Audiensi Bersama Kwarcab, Bawaslu Kendari Dorong Pelibatan Pramuka Dalam Pengawasan Partisipatif
|
Kendari - Badan Pengawas Pemilihan Umum (Bawaslu) Kota Kendari mendorong pelibatan pramuka dalam pengawasan partisipatif Pemilu maupun pemilihan kepala daerah. Hal ini diungkapkan oleh Ketua Bawaslu Kota Kendari, Sahinuddin, SH., MH usai audiensi bersama Pengurus Kwartir Cabang (Kwarcab) Gerakan Pramuka Kota Kendari, Rabu 24 September 2025 di Kantor Kwarcab Gerakan Pramuka Kota Kendari.
"Keterlibatan Gerakan Pramuka khususnya di Kota Kendari dalam hal pengawasan partisipatif sangat diperlukan.
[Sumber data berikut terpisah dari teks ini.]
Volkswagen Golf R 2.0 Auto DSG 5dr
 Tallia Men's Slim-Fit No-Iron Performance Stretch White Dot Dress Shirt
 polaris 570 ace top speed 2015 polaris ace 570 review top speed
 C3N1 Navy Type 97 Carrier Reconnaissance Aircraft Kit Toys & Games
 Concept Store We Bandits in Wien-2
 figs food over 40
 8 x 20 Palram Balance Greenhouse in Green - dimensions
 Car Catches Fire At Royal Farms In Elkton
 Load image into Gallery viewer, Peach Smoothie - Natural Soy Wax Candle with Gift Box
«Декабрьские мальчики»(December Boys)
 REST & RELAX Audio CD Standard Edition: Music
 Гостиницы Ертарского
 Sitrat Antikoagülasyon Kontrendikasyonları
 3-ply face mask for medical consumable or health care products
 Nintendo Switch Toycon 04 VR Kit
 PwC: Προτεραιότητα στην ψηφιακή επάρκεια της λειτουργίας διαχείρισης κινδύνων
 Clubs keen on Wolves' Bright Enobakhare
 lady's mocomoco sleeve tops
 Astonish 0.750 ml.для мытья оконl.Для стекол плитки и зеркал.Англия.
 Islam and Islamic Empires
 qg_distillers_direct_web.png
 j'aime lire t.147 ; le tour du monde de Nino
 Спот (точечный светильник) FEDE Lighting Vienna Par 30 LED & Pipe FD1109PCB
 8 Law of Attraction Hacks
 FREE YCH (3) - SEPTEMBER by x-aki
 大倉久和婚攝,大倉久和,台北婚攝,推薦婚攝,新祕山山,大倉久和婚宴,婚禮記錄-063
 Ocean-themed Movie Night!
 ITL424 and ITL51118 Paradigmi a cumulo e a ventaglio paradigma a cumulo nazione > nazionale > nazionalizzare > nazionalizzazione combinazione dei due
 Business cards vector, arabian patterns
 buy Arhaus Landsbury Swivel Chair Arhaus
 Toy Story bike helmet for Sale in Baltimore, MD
Anggota Pramuka yang bernaung dalam gugus depan maupun satuan karya banyak yang merupakan pemilih pemula ataupun calon pemilih pemula, sehingga pelibatan adik-adik ini dalam pengawasan partisipatif sangat penting," terang Sahinuddin.
Sementara itu, Anggota Bawaslu Kota Kendari, Arham, SP., MP menjelaskan bahwa sebagai tindak lanjut pertemuan ini nantinya akan dilakukan kerjasama secara resmi antara Bawaslu Kota Kendari dan Kwartir Cabang Gerakan Pramuka Kota Kendari.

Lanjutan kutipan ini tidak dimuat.